** Aufgaben dieser Übung **
1. Fassen Sie den Textauszug in zwei Sätzen zusammen.
2. Beantworten Sie anhand des Textauszugs die folgenden Fragen:
(a) Welcher Übergang wird als bedeutender Grundgedanke für die Liebeslehre christlicher Barmherzigkeit bezeichnet?
(b) Welche zwei Filme aus jüngerer Zeit werden neben „The Whale“ genannt?
(c) Was erzeugen die Pizza- und Zuckerorgien?
3. Geben Sie den Textauszug von „Emotionaler Überschlag in“ bis „Liebeslehre christlicher Barmherzigkeit!“ unverändert wieder.

─── Textauszug

Emotionaler Überschlag in Form von Ekel
Sein Film trifft abseits der inhaltlichen Dimension aber noch eine weitaus umfassendere Aussage über das Kino an sich. Mit seiner Lichttechnik kann es zu einem Ort der Messe avancieren. Es stiftet Erkenntnis durch Erzählung und Montage. Und es vermag, Leiden als intensive Erfahrung zu vermitteln. Gerade die zahlreichen Filme über die Kreuzigung haben dies gezeigt. Am deutlichsten natürlich Mel Gibsons durch und durch erschütterndes Drama „Die Passion Christi“, ein Werk, dessen harte Gewaltdarstellungen sich unmittelbar auf das Empfinden der Zuschauer übertragen. Man fühlt mit. Man leidet mit. Passion geht über in Compassion – ein ganz bedeutender Grundgedanke für die Liebeslehre christlicher Barmherzigkeit!
Viele Regisseure haben in der Verarbeitung religiöser Motive und Botschaften das Kino als Kirche etabliert. Man denke nur in jüngerer Zeit noch an Lars von Trier und seinen Film „Antichrist“ oder Garth Davis‘ „Maria Magdalena“. Beide setzen auf bildstarke Drastik. Auch Aronofsky spielt in „The Whale“ mit einem emotionalen Überschlag. Überraschenderweise in Form des Ekels. Während die Pizza- und Zuckerorgien einerseits Abschreckung erzeugen, regen die Reaktionen Beobachtender im Film, die mal offen, mal nur camoufliert ihre Abneigung zum Ausdruck bringen, zum Nachdenken über den gesellschaftlichen Umgang mit Minderheiten, Fremden und Außenseitern an.

──────
─── Bereitgestelltes Material

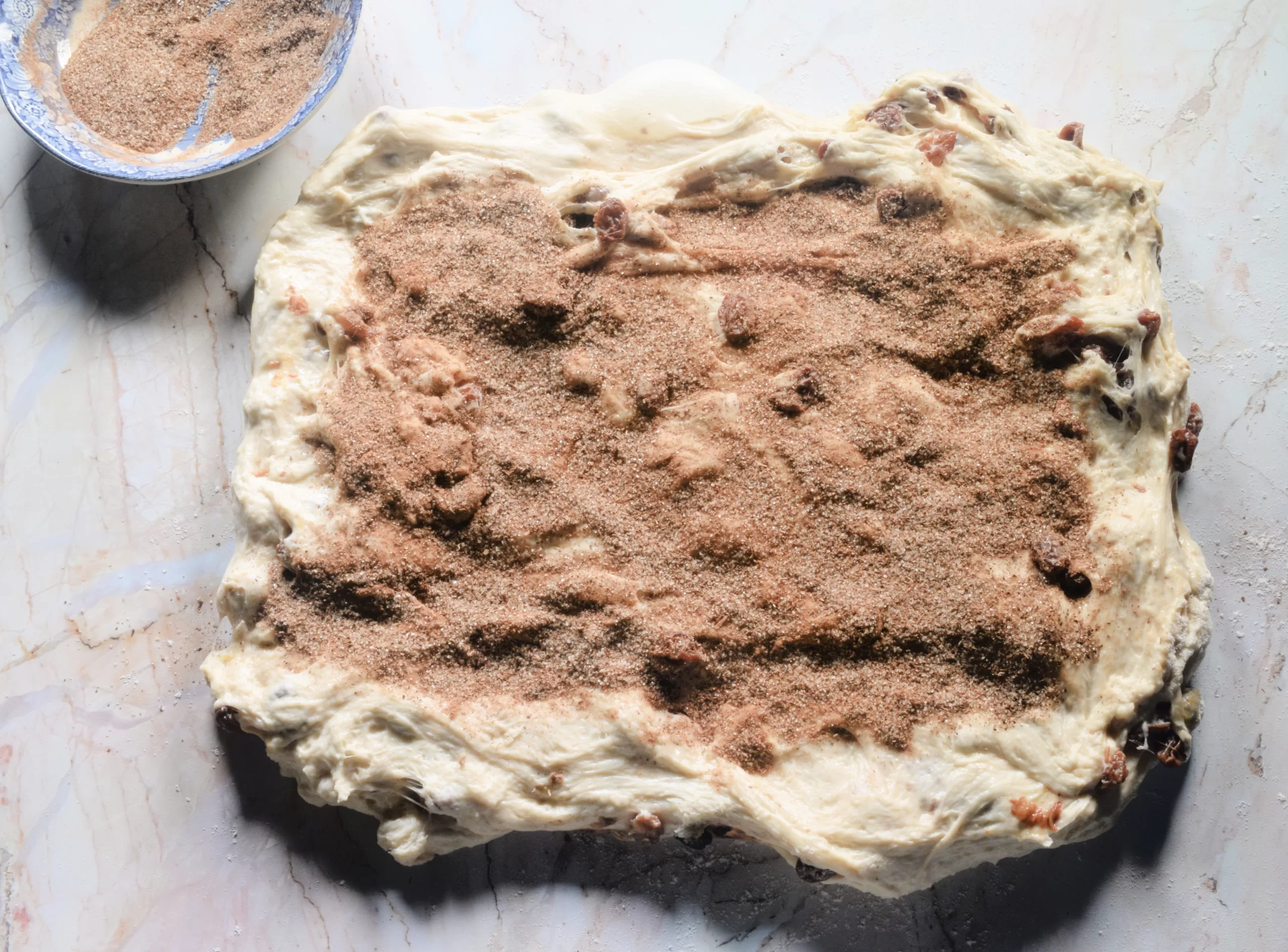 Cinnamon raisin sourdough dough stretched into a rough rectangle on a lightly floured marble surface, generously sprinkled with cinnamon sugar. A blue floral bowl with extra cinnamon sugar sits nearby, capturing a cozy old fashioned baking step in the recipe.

──────
─── Bereitgestelltes Material

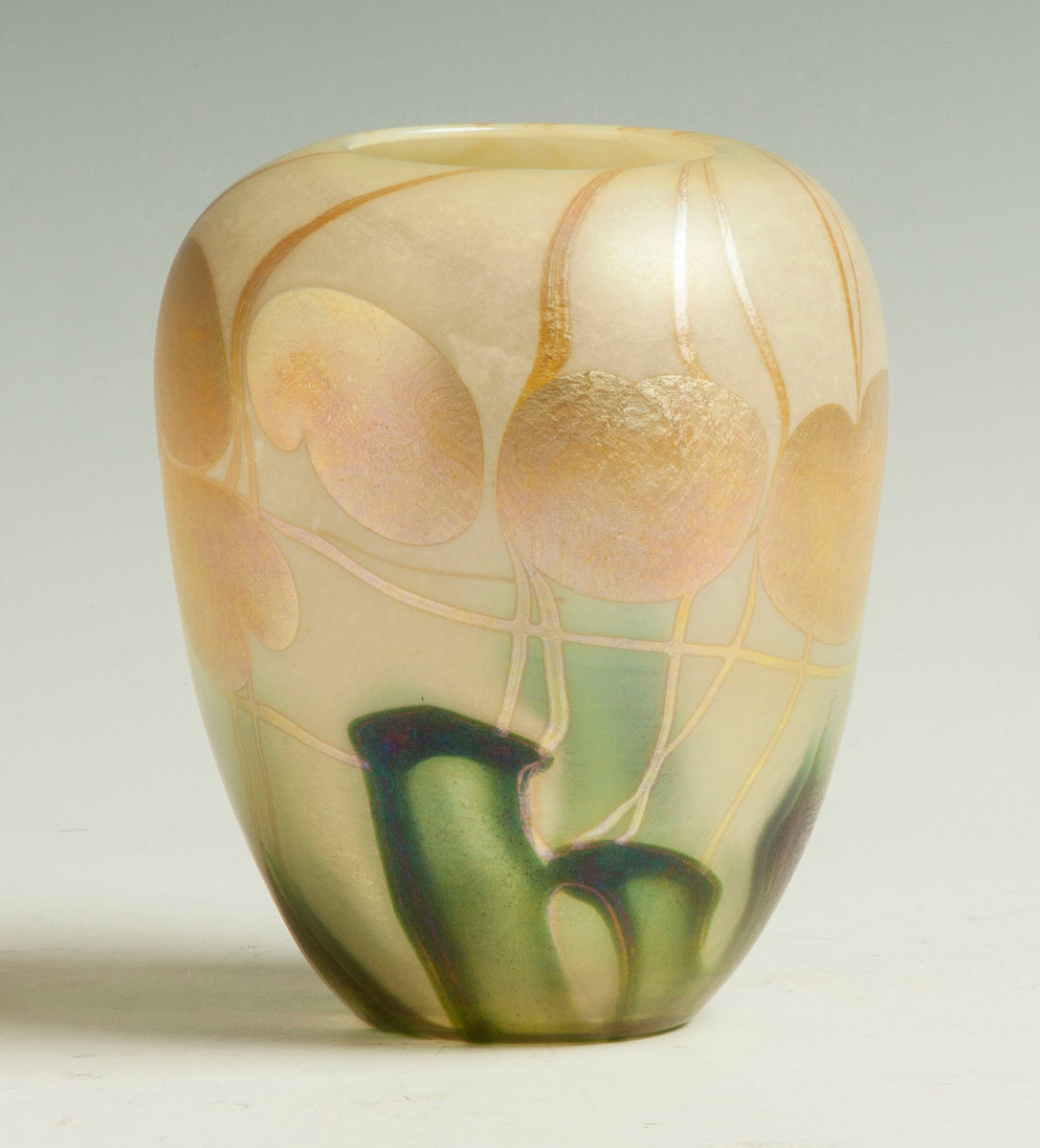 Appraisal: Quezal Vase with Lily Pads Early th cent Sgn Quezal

──────

** Erwartete Ergebnisse **
1. Das Kino kann durch seine Lichttechnik zu einem Ort der Messe werden, durch Erzählung und Montage Erkenntnis stiften und Leiden als intensive Erfahrung vermitteln, wie am deutlichsten Mel Gibsons „Die Passion Christi“ zeigt. Aronofsky spielt in „The Whale“ mit einem emotionalen Überschlag in Form des Ekels, wobei die Reaktionen Beobachtender im Film zum Nachdenken über den gesellschaftlichen Umgang mit Minderheiten, Fremden und Außenseitern anregen.

2.
(a) Passion geht über in Compassion.
(b) Lars von Triers „Antichrist“ und Garth Davis‘ „Maria Magdalena“.
(c) Abschreckung.

3.
Emotionaler Überschlag in Form von Ekel
Sein Film trifft abseits der inhaltlichen Dimension aber noch eine weitaus umfassendere Aussage über das Kino an sich. Mit seiner Lichttechnik kann es zu einem Ort der Messe avancieren. Es stiftet Erkenntnis durch Erzählung und Montage. Und es vermag, Leiden als intensive Erfahrung zu vermitteln. Gerade die zahlreichen Filme über die Kreuzigung haben dies gezeigt. Am deutlichsten natürlich Mel Gibsons durch und durch erschütterndes Drama „Die Passion Christi“, ein Werk, dessen harte Gewaltdarstellungen sich unmittelbar auf das Empfinden der Zuschauer übertragen. Man fühlt mit. Man leidet mit. Passion geht über in Compassion – ein ganz bedeutender Grundgedanke für die Liebeslehre christlicher Barmherzigkeit!